What this task involves:
Start the copy at the line containing "Healthy Homemade Lunchables" and run it through the last line of the records. Repeat each line exactly; omit pictures.

Given data:
********

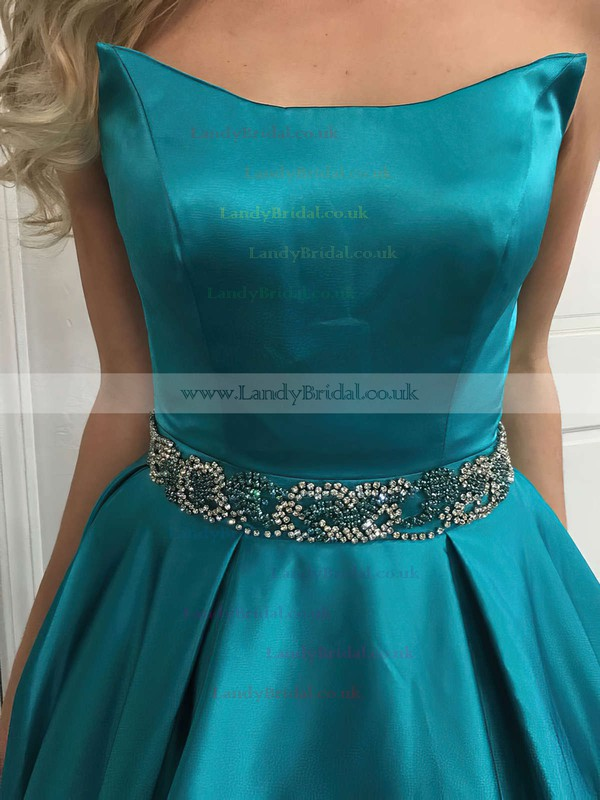 Princess Strapless Satin Sweep Train Beading Prom Dresses #LDB020105014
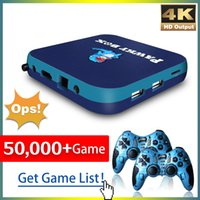 Pawky Box Game Console for PS1 DC N64 50000+ Games Super Console WiFi Mini TV Kid Retro 4K Video Game Player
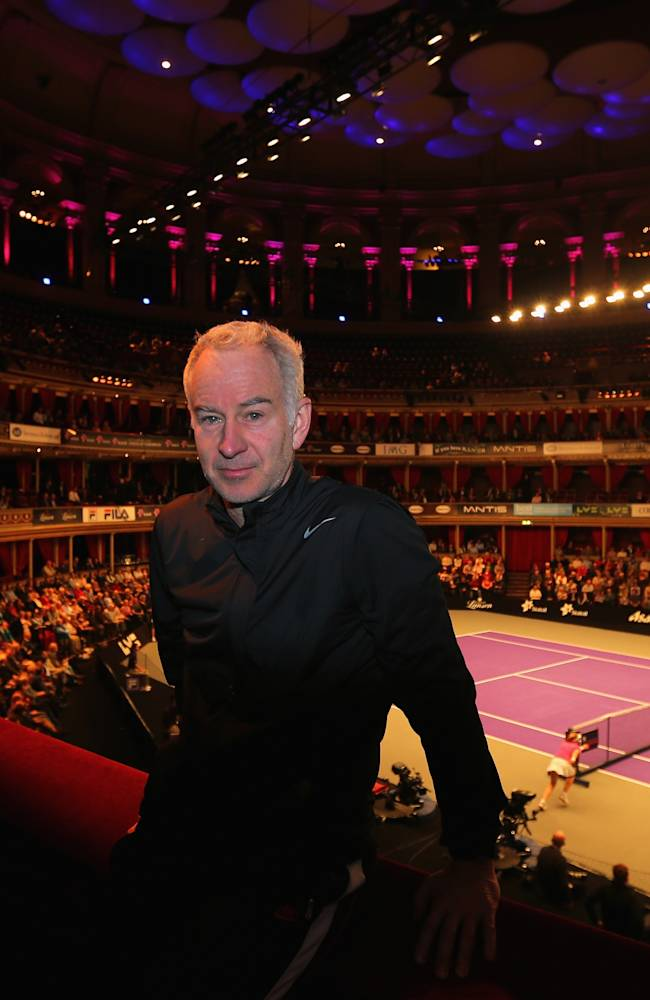Statoil Masters Tennis - Day Two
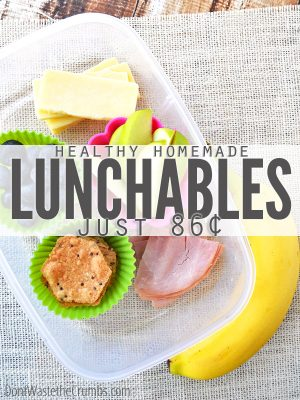 Recipe:  Healthy Homemade Lunchables
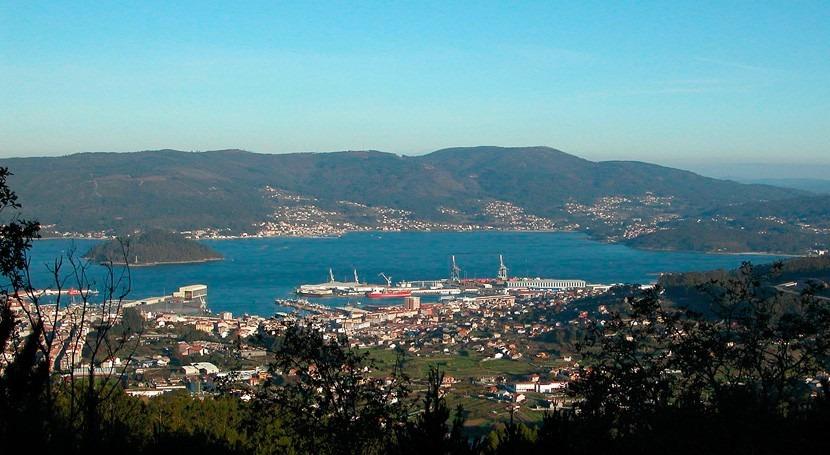 Galicia invierte más 34.000 euros limpieza y conservación río Loira Marín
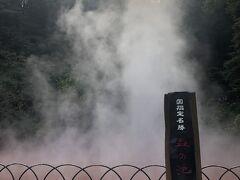 血の池地獄は、日本で一番古い天然の地獄で、「赤い熱泥の池」です。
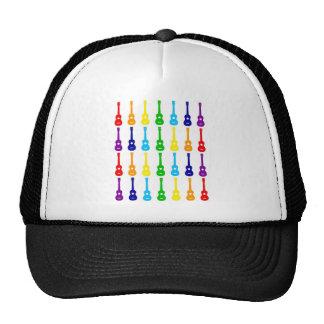 Rainbow Ukes Cap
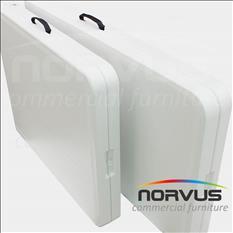 Venta de mesas de plastico tipo portafolio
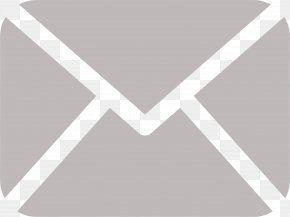 Email - Email Medora Hotels & Resorts PNG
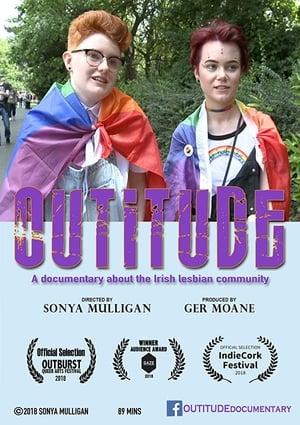 Image Outitude: The Irish Lesbian Community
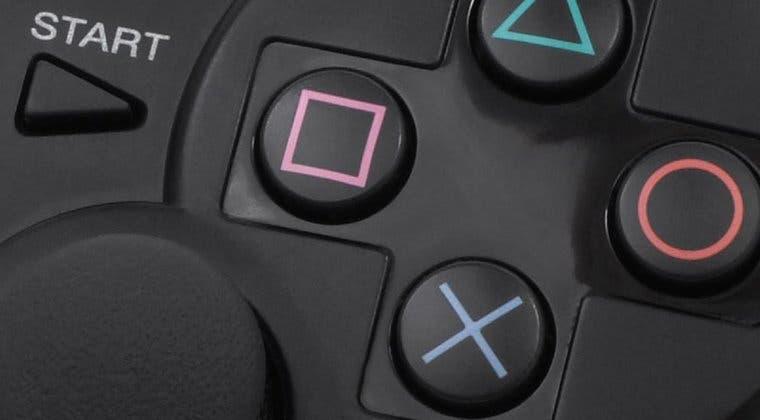 Imagen de ¿Cómo ha evolucionado el DualSense? Comparan los mandos de PS1 a PS5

********

Answer to the exercise:
 Recipe:  Healthy Homemade Lunchables
 Galicia invierte más 34.000 euros limpieza y conservación río Loira Marín
 血の池地獄は、日本で一番古い天然の地獄で、「赤い熱泥の池」です。
 Rainbow Ukes Cap
 Venta de mesas de plastico tipo portafolio
 Email - Email Medora Hotels & Resorts PNG
 Image Outitude: The Irish Lesbian Community
 Imagen de ¿Cómo ha evolucionado el DualSense? Comparan los mandos de PS1 a PS5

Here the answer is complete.